L'abattoir géré par sa ville avait été mis en cause par une vidéo publiée en octobre 2015 par cette association. Elle dénonçait la "cruauté" des méthodes utilisées pour tuer les animaux.


"Cette association n'a qu'un but (...) c'est de faire de nous des végétariens !" La commission d'enquête de l'Assemblée nationale sur "les conditions d'abattage des animaux dans les abattoirs français" a continué ses travaux, jeudi matin, avec l'audition de Max Roustan, maire d'Alès.

L'abattoir situé dans sa ville - et gérée par elle - avait été mis en cause en octobre par l'association L214, qui avait publié sur internet une vidéo dénonçant la "cruauté" des méthodes utilisées pour mettre à mort les animaux.

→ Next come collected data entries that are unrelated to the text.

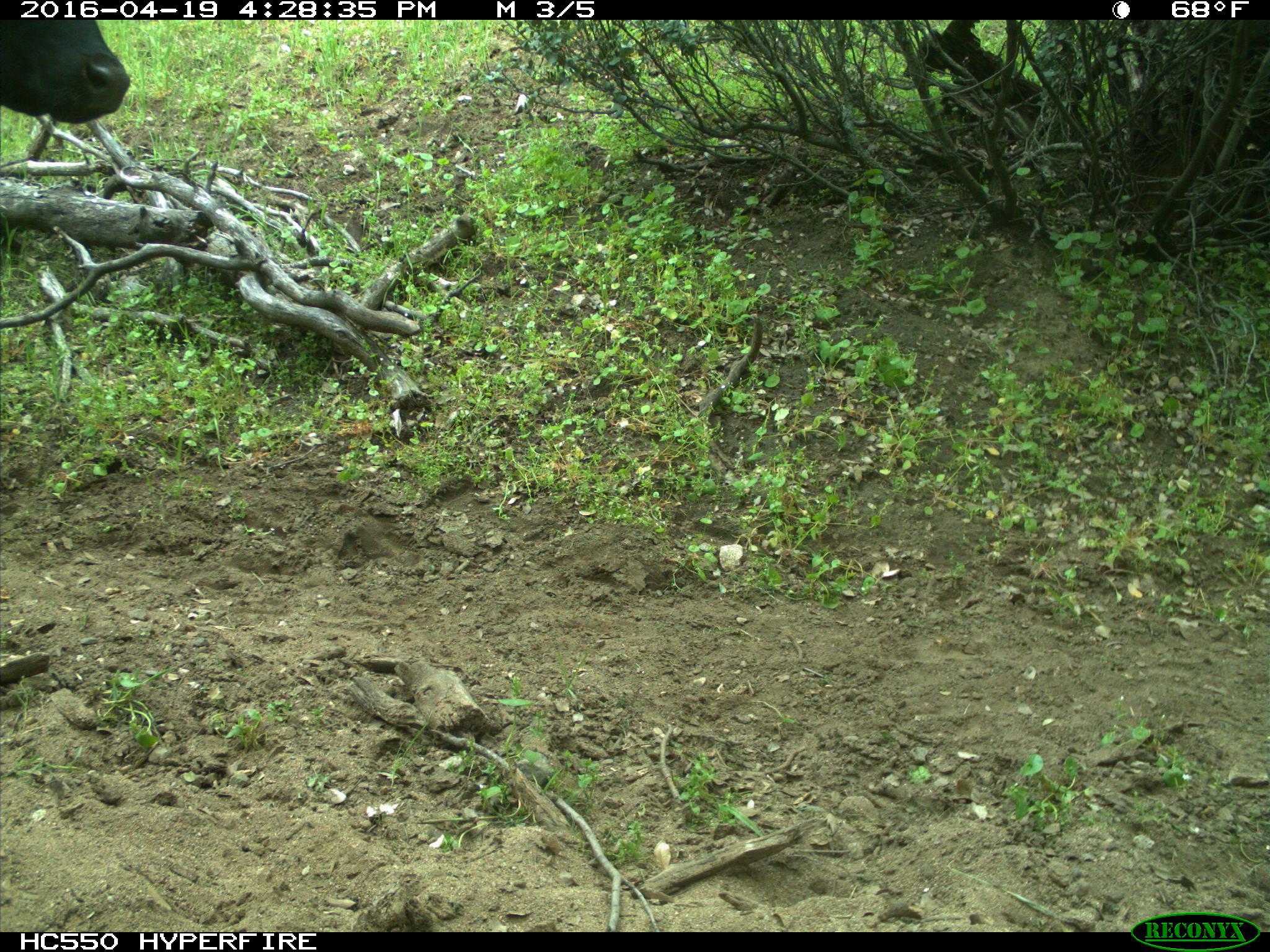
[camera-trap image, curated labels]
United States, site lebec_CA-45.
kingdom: Animalia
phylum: Chordata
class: Mammalia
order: Artiodactyla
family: Bovidae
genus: Bos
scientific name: Bos taurus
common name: domestic cow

La ville d'Alès "rudement salie"

"Après l'enquête administrative (...) aucune faute hors code rural n'a été commise", a assuré Max Roustan, qui déplore que "la ville d'Alès a été rudement salie". L'élu a remis en cause les "opérations commandos" de l'association L214.

Mon personnel a été traumatisé, la ville aussi.Max Roustan, maire d'Alès

"Minorités"

Le maire a également évoqué des "menaces de mort" :

Une association qui va aussi loin, c'est du terrorisme, c'est carrément du terrorisme.Max Roustan, maire d'Alès

Avant de modérer son propos en parlant de "terrorisme intellectuel". "Des minorités veulent imposer aux autres leur manière de fonctionner", a ajouté le maire, avant de s'emporter :

15.000 adhérents (pour l'association L214, ndlr), il y a 60 millions de français... Quand même ! Max Roustan, maire d'Alès

L'association L214 a toutefois reçu le soutien de l'écologiste Laurence Abeille, qui a pris la défense de "l'action associative" et des "lanceurs d'alerte" qui font "progresser la condition animale".

"Petit coup de pied"

Max Roustan a également évoqué le phénomène de routine vécu par les personnes qui travaillent dans des abattoirs : "L'homme est un homme, il n'y a pas de machine (...) Abattre des bêtes à un certain moment cela devient mécanique pour eux (...)"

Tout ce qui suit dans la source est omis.